* Trecho do texto:
Dados de 20181 demonstram que dos 71 milhões de domicílios existentes no Brasil, 12,9 milhões eram alugados. Por outro lado, temos que 70% dos locadores são proprietários de um único imóvel para locação e que da mesma forma, foram impactados pelos efeitos da pandemia.

E não são apenas os locatários residenciais e pequenos empresários que sentiram o impacto econômico da crise, mas também grandes corporações, como McDonald's2 e Casas Bahia3, que já buscam adequar seus aluguéis. A rede de fast food vem renegociando os contratos individualmente com os proprietários propondo o pagamento do aluguel proporcional ao seu faturamento durante o período de crise. Já a varejista de eletroeletrônicos está pedindo a suspensão de aluguéis de mais de 1.020 lojas físicas fechadas por conta de medidas de quarentena em todo país.

Diante desse cenário, imprescindível a discussão acerca da medida mais justa a ser aplicada aos contratos de locação enquanto perdurarem os efeitos da pandemia, o que tem sido palco de opiniões divergentes por especialistas e decisões também não uniformes pelos Tribunais de todo país.

Diversos projetos de lei se pautaram no problema, não havendo até o momento uma definição legislativa, sendo que pululam ações pleiteando a redução liminar dos aluguéis ou sua isenção sob o manto da pandemia.

Nesse sentido, o PL 1.179/20 oriundo do Senado Federal, prevê a vedação de concessão de liminar em ações de despejo até 31.10.20, fixando a vedação para ações distribuídas após 20.03.20, ou seja, presumindo-se a inadimplência anterior a decretação do estado de calamidade. Esse mesmo projeto de lei permitia aos locatários residenciais suspender o pagamento dos aluguéis vencíveis a partir de 20 de março até 31 de outubro de 2020, cujo pagamento poderia ser parcelado posteriormente.

Há também o PL 1.028/20, que trata da suspensão das ações de despejo por falta de pagamento, pelo prazo de 90 (noventa) dias, o PL 872/20 que visa suspender "processos judiciais com pedido de ordem de despejo, cobrança e execução" de alugueis, e ainda, o PL 936/20 que concede um desconto de 50% sobre o valor da dívida de aluguel no período de quatro meses e/ou enquanto durar a anormalidade, cujo saldo não pago deve ser parcelado pelo prazo de até 12 meses.

Nesse contexto não se deve ignorar o disposto no art. 23, IX e X, CF, pelo qual cabe à União, Estados e municípios promoverem programas de construção de moradias e a melhoria das condições habitacionais, bem como, combater as causas da pobreza, promovendo a integração social dos setores desfavorecidos, demonstrando que não cabe ao particular prover o que seria de obrigação da União, Estados e municípios.

* Dados extraídos:

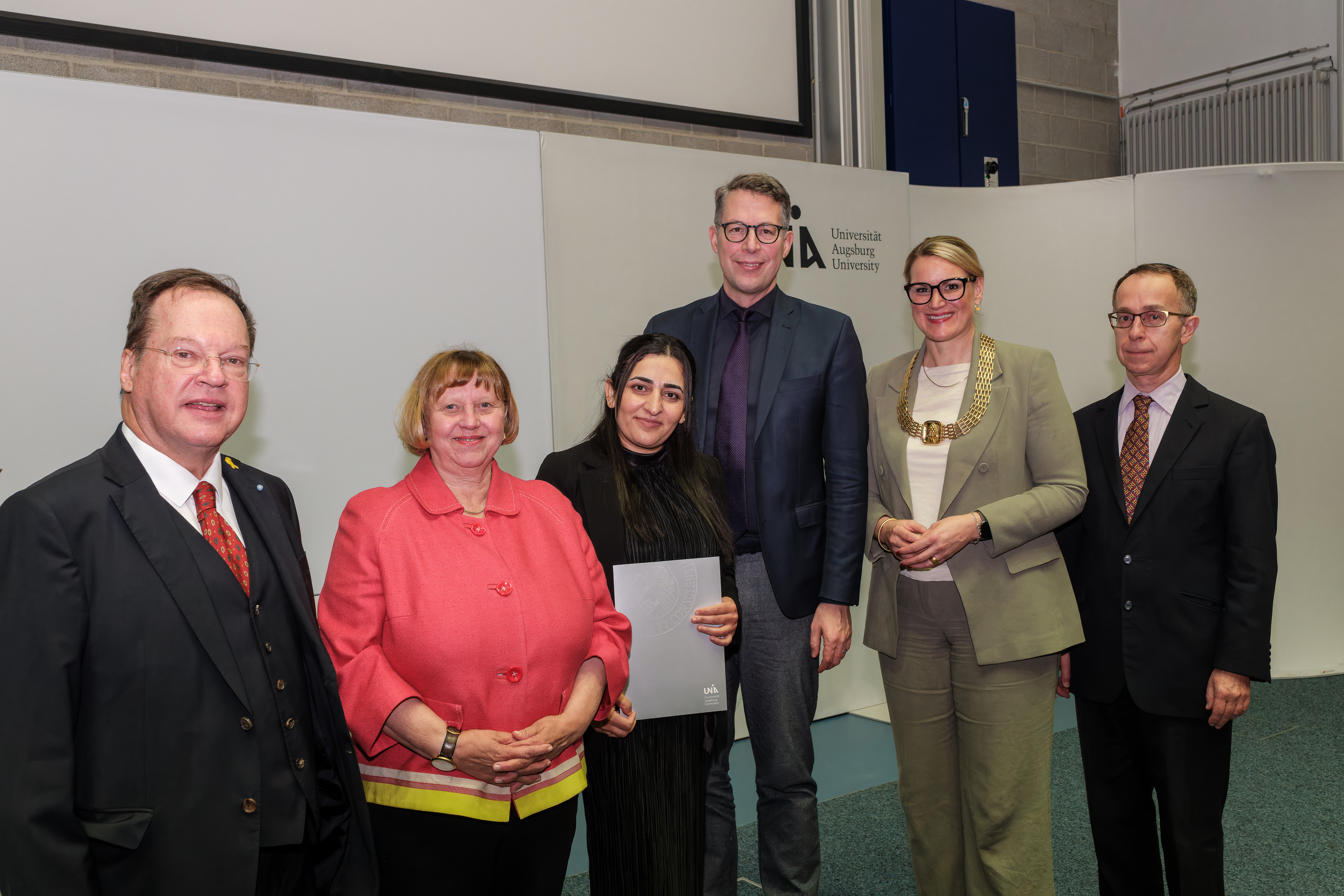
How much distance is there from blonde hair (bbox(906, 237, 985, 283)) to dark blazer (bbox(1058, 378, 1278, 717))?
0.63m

---

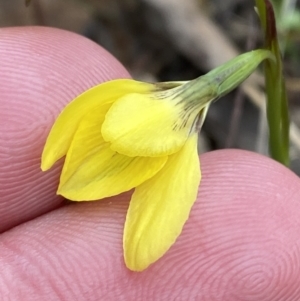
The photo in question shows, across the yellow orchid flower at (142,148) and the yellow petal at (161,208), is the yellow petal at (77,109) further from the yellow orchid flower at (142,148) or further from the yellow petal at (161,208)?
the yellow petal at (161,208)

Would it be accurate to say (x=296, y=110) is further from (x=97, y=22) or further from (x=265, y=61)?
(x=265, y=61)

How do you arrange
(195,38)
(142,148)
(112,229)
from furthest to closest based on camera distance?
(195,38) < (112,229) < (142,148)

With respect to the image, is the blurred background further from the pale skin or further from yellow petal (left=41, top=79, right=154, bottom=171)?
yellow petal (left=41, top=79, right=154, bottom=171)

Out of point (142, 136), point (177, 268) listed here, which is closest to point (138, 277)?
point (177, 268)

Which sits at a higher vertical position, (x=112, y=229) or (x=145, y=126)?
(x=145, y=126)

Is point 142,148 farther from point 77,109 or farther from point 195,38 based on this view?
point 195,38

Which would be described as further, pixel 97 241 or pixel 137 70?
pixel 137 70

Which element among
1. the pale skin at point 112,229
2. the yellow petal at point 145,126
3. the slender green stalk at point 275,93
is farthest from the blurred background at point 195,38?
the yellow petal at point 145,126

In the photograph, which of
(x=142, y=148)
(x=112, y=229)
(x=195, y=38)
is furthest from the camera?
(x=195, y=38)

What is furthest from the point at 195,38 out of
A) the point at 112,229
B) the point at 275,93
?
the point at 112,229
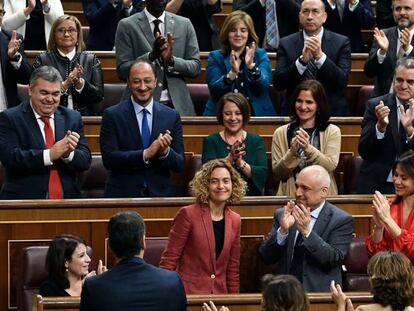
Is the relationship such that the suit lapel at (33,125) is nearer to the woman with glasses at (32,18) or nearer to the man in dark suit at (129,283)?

* * *

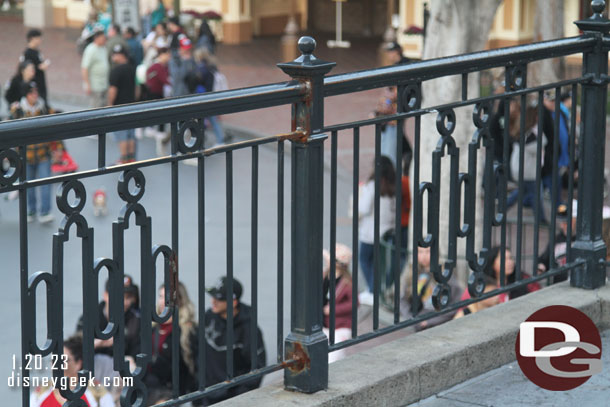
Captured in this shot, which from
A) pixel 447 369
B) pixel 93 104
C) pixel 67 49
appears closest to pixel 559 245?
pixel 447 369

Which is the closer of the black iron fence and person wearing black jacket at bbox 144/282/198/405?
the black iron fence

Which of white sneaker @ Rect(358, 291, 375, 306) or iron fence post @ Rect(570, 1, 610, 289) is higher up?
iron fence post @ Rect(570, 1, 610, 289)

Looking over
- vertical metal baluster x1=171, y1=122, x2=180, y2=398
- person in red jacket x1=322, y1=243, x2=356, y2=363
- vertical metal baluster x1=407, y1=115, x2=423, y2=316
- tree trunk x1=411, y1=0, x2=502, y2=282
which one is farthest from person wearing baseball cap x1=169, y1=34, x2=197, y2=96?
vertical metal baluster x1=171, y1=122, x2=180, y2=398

* Instruções da tarefa: Reproduza fielmente o trecho do texto sobre locações na pandemia que vai de "Diante desse cenário, imprescindível" até "manto da pandemia.", inclusive. As linhas apresentadas não guardam relação com o texto sobre locações na pandemia.

* Resposta:
Diante desse cenário, imprescindível a discussão acerca da medida mais justa a ser aplicada aos contratos de locação enquanto perdurarem os efeitos da pandemia, o que tem sido palco de opiniões divergentes por especialistas e decisões também não uniformes pelos Tribunais de todo país.

Diversos projetos de lei se pautaram no problema, não havendo até o momento uma definição legislativa, sendo que pululam ações pleiteando a redução liminar dos aluguéis ou sua isenção sob o manto da pandemia.